Elizabeth Short ging unter dem Namen "die schwarze Dahlie" in die Kriminalgeschichte ein - ihr Fall gilt als einer der bekanntesten in der Geschichte von Los Angeles. 1987 veröffentlichte der amerikanische Schriftsteller James Ellroy den Roman The Black Dahlia (dt. Die schwarze Dahlie),  der 2006 von Brian De Palma verfilmt wurde. Auch die erste Staffel Murder House der Serie American Horror Story basiert auf dem Fall, und zu Beginn der 2000er nannte sich eine Melodic-Death-Metal-Band in Anlehnung daran "The Black Dahlia Murder".

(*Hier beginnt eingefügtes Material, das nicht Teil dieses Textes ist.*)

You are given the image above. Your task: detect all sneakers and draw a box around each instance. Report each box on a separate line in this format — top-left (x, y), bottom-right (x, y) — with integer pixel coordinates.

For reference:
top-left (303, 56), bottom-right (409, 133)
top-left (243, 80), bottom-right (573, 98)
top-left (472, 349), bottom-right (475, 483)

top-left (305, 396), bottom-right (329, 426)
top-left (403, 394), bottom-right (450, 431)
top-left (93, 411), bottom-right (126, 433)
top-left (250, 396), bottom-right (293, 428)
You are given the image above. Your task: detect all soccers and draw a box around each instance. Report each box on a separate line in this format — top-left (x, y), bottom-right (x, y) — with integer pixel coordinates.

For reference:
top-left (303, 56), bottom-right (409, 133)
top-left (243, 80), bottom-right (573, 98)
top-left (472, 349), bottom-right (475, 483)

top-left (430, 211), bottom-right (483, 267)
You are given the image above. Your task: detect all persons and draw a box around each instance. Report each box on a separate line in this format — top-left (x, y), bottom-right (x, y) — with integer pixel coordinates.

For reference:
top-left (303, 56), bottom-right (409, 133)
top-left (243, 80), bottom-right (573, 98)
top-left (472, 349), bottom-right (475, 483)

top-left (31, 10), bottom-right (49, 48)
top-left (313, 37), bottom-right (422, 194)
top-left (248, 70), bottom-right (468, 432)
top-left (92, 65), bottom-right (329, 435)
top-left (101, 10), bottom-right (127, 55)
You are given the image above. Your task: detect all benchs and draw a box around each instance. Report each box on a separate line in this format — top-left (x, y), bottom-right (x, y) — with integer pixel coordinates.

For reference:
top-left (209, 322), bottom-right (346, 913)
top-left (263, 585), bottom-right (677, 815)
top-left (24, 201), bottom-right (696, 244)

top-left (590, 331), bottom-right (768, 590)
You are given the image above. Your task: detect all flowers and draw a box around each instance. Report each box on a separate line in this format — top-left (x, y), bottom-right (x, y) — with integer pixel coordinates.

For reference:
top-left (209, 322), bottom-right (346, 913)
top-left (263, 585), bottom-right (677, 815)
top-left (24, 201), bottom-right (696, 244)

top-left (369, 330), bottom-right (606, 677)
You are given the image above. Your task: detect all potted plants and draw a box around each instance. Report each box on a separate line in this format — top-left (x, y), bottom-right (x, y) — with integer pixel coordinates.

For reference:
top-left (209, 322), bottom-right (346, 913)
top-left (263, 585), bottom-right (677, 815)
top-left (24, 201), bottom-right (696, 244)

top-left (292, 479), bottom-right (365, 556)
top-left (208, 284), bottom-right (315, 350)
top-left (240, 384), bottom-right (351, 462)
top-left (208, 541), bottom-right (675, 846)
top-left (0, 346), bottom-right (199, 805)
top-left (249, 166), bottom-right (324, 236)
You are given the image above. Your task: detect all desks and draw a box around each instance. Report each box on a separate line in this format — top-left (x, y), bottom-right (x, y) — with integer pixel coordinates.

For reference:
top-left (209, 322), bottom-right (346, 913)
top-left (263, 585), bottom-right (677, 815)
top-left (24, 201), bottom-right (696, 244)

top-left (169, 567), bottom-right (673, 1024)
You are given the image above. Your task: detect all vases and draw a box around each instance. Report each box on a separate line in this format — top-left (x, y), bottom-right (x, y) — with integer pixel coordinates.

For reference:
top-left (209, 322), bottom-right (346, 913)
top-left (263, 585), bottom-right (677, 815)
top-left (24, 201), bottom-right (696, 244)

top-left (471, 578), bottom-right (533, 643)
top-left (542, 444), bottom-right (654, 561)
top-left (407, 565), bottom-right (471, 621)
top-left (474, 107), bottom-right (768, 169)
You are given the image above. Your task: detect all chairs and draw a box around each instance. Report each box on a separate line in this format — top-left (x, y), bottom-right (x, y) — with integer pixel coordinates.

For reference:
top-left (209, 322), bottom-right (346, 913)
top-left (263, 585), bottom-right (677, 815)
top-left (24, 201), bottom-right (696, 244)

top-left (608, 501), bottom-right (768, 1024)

Wie ihr also seht, gibt es einen Haufen ungeklärter Kriminalfälle, die uns wohl beschäftigen werden, solange die Menschheit noch besteht - deren Aufklärung jedoch immer unwahrscheinlicher wird, je weiter die Zeit voranschreitet. Aber das ist wohl auch der Grund, warum sie über Generationen hinweg immer wieder faszinieren. Nun muss ich zugeben, dass ich, was diesen Blog betrifft, ein wenig nachlässig geworden bin - was wohl daran liegt, dass mich das Offline-Leben momentan immer noch sehr in Anspruch nimmt. Ich kann euch aber versichern, dass ich nicht aufhören werde, mich immer wieder mal auf das Schreiben zurückzubesinnen und wünsche euch bis dahin eine schöne Zeit. Bon voyage!